Required work =
Find each line in the records that contains the word "distance" and copy those lines.

Exercise materials =
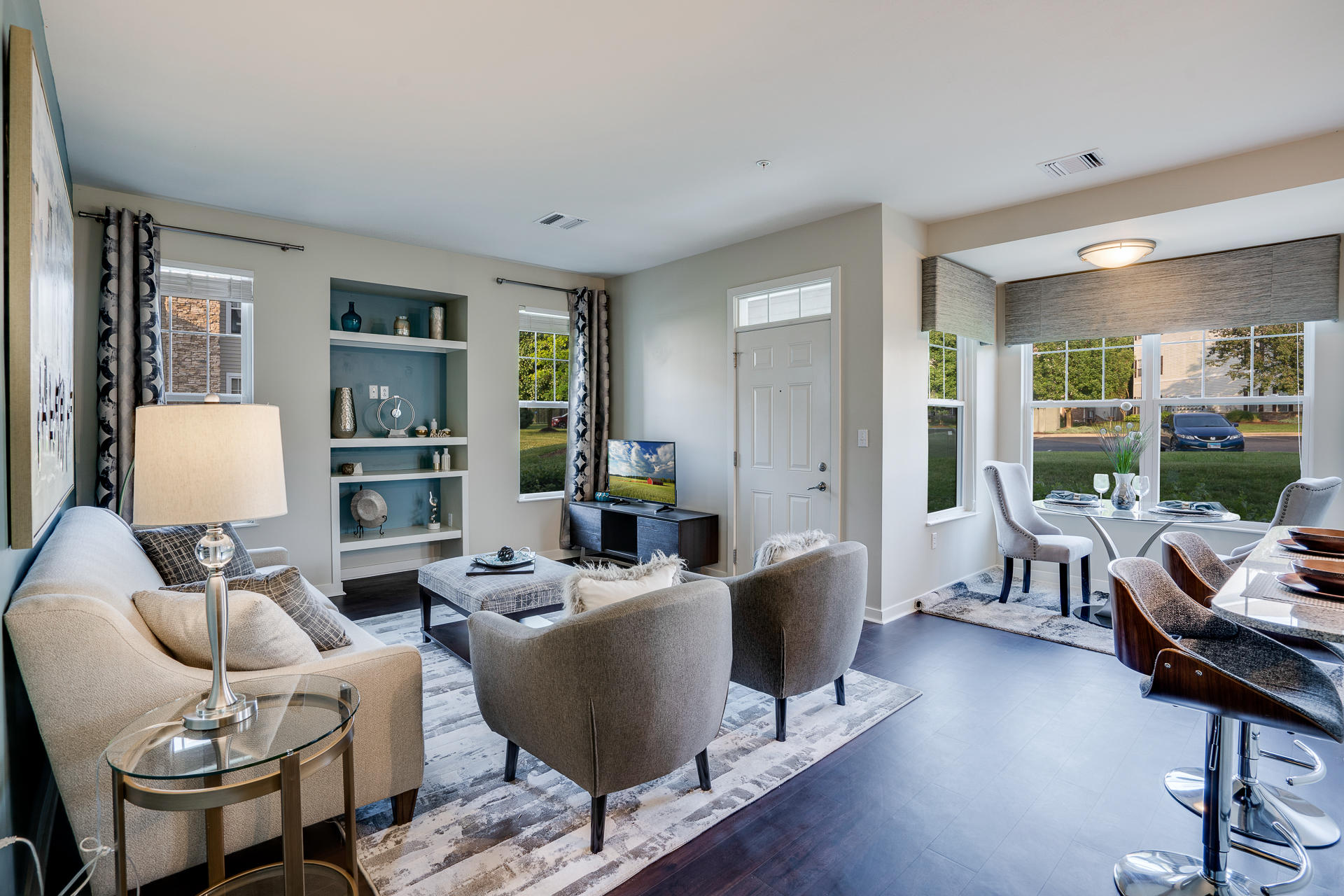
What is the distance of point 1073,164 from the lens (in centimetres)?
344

---

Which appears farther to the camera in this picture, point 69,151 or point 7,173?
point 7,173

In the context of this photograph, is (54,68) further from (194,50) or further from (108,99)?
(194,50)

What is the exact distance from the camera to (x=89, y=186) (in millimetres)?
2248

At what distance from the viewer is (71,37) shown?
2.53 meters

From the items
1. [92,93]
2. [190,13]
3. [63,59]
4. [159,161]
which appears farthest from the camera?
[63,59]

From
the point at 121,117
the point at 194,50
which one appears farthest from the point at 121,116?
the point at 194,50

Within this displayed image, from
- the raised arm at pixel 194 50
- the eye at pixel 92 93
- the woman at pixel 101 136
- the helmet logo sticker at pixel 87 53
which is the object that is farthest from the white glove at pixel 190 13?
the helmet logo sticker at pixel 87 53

Result for this task =
What is the distance of point 1073,164 from the lens (in centimetres)?
What is the exact distance from the camera to (x=89, y=186) (in millimetres)?
At what distance from the viewer is (71,37) shown?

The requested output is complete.